The introduction of CFTR modulators has led to improved weight gain in CF patients, which has led to an increased opportunity for excess weight and obesity in some patients. In 2014, one CF center found that 15% of their patient population was overweight, with another 8% meeting the criteria for obesity14. Theoretically, the initiation of even more efficacious modulators could increase that prevalence by further improving the mechanisms of benefit. Ivacaftor has possibly induced weight gain by increasing the amount of sodium bicarbonate in the gut, which helps improve intraluminal adhesions and causes positive changes in gut flora15. Patients reported increased digestion and food consumption while on ivacaftor; this improvement would help patients gain weight by allowing an enhanced ability to consume more calories16. Lastly, other studies have shown that ivacaftor improved weight gain by decreasing resting energy expenditure and gut inflammation while increasing fat absorption17.

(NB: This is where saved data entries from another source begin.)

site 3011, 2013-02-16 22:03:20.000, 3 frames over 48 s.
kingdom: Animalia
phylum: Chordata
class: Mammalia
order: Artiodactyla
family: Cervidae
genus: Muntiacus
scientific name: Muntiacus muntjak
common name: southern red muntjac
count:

The nutritional health of CF patients is a delicate balance between malnutrition and excess weight, with unique health risks presented with each situation. The introduction of the highly effective TCT modulator presents the possibility of weight gain; it is essential to be aware of these weight changes so that clinical care can be modified if needed. Our study aimed to identify the weight changes in CF patients receiving care at our CF center, after a year of taking TCT.